David Sykes, BHA director of equine health and welfare and HWB panel member, told Sun Racing: “The creation of the Racing Relief Fund was announced on 17 March, led by the Racehorse Owners Association, to meet the welfare needs of horses whose owners are suffering financial hardship.
“This will provide up to £2.5 million of grants to assist with the costs of looking after horses, in racing stables and in rehoming centres.
“Additionally the working group has been working to increase traceability and ensure a “safety net” for racehorses in partnership with organisations such as Weatherbys as well as equine vets and retirement charities and homes.
“Having racing’s dedicated charity Retraining of Racehorses within the working group allows us to get first-hand experience of the situation on the ground in relation to horses which may be retired as a result of the current situation and suspension of racing.

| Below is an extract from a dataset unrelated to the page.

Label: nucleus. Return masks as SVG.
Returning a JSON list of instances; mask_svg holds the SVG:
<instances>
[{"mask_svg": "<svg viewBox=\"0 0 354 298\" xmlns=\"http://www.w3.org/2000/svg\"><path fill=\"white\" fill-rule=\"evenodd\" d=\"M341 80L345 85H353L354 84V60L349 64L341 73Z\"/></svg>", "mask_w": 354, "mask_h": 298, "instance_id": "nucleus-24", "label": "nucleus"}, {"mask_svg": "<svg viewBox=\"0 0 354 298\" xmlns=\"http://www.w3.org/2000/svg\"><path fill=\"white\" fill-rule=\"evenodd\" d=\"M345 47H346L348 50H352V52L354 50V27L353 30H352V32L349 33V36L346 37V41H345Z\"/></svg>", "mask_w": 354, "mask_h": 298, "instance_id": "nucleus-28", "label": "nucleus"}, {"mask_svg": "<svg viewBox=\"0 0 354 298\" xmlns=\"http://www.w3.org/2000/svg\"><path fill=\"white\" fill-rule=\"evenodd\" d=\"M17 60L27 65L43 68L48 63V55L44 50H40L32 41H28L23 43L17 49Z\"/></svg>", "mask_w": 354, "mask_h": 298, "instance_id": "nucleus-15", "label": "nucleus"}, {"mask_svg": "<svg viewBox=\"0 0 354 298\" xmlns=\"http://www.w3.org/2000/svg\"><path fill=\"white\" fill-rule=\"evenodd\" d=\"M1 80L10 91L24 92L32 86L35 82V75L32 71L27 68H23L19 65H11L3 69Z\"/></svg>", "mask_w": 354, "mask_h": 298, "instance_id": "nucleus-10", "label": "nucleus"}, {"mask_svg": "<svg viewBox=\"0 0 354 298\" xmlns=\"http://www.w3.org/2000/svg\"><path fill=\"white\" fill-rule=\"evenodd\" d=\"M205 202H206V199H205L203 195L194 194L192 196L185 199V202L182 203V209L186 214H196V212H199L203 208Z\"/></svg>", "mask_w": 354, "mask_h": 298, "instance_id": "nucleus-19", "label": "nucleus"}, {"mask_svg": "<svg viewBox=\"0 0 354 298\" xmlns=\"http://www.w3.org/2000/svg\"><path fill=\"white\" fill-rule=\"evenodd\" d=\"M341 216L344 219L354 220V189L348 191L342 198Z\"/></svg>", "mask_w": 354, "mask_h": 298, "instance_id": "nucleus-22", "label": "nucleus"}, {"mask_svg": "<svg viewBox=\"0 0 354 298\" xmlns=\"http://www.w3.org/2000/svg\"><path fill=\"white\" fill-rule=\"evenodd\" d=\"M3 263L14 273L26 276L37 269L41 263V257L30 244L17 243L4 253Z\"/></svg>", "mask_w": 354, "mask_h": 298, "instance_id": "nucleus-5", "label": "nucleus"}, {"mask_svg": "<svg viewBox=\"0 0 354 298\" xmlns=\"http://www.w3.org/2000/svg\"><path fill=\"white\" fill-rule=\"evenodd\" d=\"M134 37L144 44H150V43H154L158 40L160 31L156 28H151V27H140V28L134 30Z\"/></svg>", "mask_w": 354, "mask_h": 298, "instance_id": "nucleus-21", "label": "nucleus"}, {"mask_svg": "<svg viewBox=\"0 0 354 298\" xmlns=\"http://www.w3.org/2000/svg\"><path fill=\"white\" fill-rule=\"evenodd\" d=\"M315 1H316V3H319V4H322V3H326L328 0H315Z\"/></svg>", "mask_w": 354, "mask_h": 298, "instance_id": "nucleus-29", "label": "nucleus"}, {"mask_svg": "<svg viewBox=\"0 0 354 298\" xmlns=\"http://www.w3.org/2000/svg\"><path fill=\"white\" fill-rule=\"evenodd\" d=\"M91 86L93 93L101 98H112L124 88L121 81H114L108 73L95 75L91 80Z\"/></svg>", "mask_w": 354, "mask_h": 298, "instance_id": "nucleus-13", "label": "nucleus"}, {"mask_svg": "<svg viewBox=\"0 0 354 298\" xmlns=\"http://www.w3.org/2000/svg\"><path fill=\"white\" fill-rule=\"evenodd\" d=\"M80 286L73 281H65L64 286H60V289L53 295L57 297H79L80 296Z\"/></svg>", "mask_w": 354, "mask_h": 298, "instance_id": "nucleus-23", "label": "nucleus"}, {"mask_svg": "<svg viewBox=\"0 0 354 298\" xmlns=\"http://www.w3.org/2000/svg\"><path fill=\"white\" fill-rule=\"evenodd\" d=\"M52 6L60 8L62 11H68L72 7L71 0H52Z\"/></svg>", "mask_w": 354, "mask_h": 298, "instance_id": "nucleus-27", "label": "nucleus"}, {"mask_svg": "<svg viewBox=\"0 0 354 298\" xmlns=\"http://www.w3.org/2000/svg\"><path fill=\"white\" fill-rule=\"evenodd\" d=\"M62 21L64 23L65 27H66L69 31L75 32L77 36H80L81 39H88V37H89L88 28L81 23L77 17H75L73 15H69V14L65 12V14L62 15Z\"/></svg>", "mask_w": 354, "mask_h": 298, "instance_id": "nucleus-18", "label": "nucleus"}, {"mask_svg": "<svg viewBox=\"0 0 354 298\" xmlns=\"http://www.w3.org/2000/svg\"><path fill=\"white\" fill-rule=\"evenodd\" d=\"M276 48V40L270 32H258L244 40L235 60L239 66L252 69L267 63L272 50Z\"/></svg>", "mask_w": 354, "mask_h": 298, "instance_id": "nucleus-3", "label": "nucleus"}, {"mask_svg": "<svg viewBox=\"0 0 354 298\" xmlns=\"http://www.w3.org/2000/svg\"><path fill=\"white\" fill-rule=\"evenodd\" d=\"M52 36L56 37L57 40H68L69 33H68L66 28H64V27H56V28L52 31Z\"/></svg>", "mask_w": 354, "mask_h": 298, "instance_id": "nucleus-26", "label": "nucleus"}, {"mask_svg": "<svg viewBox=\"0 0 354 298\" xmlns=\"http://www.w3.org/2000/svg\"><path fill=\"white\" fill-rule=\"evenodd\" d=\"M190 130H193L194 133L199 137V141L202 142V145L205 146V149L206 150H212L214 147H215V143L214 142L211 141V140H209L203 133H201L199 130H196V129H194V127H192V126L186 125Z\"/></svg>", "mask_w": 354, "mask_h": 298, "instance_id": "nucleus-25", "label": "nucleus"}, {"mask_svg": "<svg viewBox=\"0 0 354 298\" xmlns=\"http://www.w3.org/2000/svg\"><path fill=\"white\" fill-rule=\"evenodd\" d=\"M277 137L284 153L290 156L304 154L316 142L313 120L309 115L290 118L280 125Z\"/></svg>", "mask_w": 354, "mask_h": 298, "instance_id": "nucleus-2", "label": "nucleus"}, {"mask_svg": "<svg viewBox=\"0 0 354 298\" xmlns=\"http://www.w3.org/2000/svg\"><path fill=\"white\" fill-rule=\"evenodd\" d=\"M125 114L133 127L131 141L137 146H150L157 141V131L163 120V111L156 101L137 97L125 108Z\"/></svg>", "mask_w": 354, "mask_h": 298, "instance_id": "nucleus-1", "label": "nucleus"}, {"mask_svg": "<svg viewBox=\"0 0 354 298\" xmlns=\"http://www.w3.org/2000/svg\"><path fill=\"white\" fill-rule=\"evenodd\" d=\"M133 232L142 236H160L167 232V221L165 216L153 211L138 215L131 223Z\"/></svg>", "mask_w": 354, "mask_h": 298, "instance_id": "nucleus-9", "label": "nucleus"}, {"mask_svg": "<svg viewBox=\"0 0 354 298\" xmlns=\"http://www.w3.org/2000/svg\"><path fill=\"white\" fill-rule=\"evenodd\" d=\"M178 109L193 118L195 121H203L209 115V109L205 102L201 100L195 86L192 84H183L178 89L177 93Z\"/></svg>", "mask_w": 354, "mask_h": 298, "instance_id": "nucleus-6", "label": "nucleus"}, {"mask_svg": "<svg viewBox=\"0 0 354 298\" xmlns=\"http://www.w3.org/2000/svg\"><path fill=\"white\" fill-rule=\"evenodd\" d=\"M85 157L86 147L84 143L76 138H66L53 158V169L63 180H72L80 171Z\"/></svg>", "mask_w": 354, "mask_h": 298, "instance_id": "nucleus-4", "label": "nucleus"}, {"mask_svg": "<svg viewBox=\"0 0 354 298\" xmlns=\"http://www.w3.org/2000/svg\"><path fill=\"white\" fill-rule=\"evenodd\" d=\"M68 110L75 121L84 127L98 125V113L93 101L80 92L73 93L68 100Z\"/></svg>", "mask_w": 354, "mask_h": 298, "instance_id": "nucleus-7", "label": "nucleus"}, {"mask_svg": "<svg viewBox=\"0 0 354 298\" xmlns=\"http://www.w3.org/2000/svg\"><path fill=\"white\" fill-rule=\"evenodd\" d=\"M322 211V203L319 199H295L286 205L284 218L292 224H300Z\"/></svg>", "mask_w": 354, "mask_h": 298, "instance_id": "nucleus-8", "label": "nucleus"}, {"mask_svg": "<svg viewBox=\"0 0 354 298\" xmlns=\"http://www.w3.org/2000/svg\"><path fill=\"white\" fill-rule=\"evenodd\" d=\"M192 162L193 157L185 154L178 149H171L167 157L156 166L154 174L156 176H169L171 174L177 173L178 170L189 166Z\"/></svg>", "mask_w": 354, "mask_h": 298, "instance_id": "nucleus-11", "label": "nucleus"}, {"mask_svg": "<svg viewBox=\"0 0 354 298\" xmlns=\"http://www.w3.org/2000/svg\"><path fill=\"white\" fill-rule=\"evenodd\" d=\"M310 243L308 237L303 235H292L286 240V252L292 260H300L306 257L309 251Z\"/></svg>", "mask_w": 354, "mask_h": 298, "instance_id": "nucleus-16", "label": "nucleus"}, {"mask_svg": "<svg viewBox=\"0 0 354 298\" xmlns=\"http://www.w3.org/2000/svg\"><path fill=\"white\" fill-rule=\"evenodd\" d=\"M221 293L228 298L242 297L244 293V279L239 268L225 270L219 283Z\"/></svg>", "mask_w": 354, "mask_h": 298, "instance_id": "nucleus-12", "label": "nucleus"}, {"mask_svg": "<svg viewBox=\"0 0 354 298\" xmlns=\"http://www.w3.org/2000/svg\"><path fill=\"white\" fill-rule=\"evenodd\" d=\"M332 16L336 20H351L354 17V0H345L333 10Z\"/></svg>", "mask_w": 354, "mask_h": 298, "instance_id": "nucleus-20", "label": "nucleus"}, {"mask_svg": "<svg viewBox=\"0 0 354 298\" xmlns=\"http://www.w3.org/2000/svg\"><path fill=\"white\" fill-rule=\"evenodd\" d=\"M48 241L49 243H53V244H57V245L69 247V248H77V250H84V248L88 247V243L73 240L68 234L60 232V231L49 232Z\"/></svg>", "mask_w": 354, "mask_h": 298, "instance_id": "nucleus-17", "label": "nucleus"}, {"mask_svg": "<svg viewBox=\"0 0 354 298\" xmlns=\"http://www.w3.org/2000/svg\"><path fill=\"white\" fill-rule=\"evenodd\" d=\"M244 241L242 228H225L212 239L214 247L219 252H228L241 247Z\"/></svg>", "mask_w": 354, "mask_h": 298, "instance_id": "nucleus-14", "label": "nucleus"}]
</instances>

“British racing has also been liaising with Defra as the appropriate government department and will continue to ensure that as an industry our duty of care to racehorses after they have been retired remains as it does under normal circumstances.”
To date, the training routine of the vast majority of the racehorse population has been largely unaffected since racing was suspended on 18 March.
And Sykes reckons that will continue as Britain seeks to resume racing in the near future.
He said: “Since the outset of the COVID pandemic and the suspension of racing, ensuring the high welfare standards that exist within British racing are maintained has been a key priority.
“In the very early stages a working group was established with representation from the owners, trainers, breeders, the BHA, the Horse Welfare Board, Retraining of Racehorses and external organisations such as World Horse Welfare and BEVA, to protect the welfare of horses, identify related needs as they emerge and ensure appropriate resources are available.
“We’re not currently aware of any widespread welfare issues having arisen as a result of the lockdown.
“The fact that racehorses in this country continue to receive the first class care they are accustomed to despite the challenging circumstances is testament to the dedication of those working in our industry.”